**SOURCE EXCERPT**
● ● ● ● ● ● ●

We think, however, that the contestants in a case like the present should not be discriminated against and have a harsher rule applied to them than to other litigants, and that they should be heard on allegations of fraud in accumulating the costs and the unjustness of items of costs taxed against them, and be granted relief, not only for fraud and injustice, but for mistake in taxing the costs. If fees are taxed for witnesses who did not attend upon the trial, appellants should not pay such costs, or it *Page 1173 witnesses were summoned with no purpose to use them, but to increase the costs, appellants should not be compelled to pay such witnesses fees, or if depositions were taken with no view of using them, but to increase the costs, appellants should not be made to pay them, or, if the clerk has charged fees he should not charge, appellants should not pay such costs. The court should not have summarily dismissed the motion to retax, but should have heard the evidence and based the judgment thereon. Parties should not be left at the mercy of adversaries who are not liable for costs, and who can oppress by filing up unjust and exorbitant costs. Their immunity from costs should not be used to overwhelm the adversary with unjust expenses. This is not an accusation against any party to this suit, but is the statement of a broad principle of right and justice.

We have been fully impressed with the great importance of the points involved in this suit, and have given them laborious and serious consideration, and greatly regret that the different matters have not been as fully and satisfactorily briefed by appellee as the vital interests of the case demanded.

It is the order of this court that the judgment of the lower court as to the result of the election be affirmed, but that the portion relating to the costs be reversed, and the cause remanded to be tried on such proper issues arising under the proper allegations of the motion to retax, as herein indicated.

COBBS, J., did not participate in the decision of this case.

On Motion for Rehearing. It is insisted in the motion that certain assignments of error were not ruled on in our opinion, and the criticism is well founded.

● ● ● ● ● ● ●

**SOURCE MATERIAL**
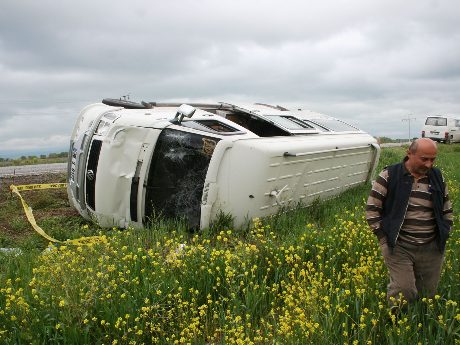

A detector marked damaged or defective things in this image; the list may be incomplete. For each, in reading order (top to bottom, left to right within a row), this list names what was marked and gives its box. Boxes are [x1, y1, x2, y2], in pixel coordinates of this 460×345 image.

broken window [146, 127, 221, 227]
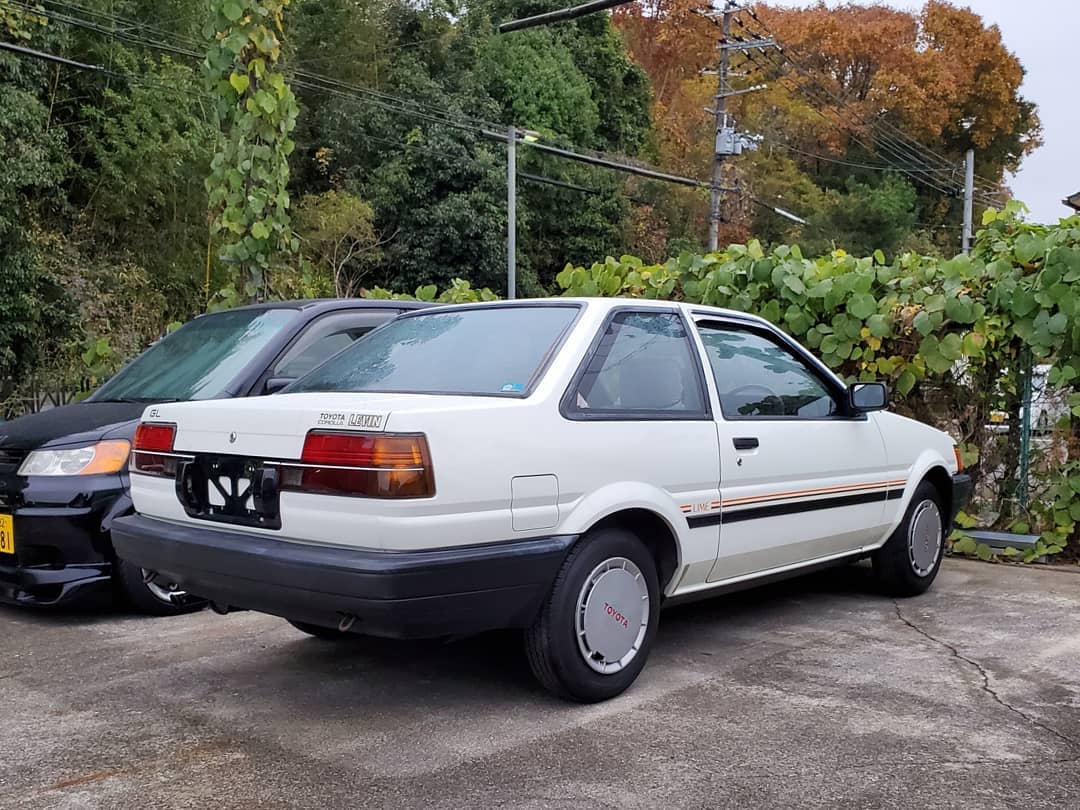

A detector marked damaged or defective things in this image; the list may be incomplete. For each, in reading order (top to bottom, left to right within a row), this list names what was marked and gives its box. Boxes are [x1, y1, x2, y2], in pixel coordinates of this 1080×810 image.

● ● ● ● ● ● ●

**TASK REQUIREMENTS**
Translate this sentence from the court opinion into Spanish: "Their immunity from costs should not be used to overwhelm the adversary with unjust expenses." You won't need the material for this.

**TASK OUTPUT**
Su inmunidad frente a las costas no debe utilizarse para abrumar a la parte contraria con gastos injustos.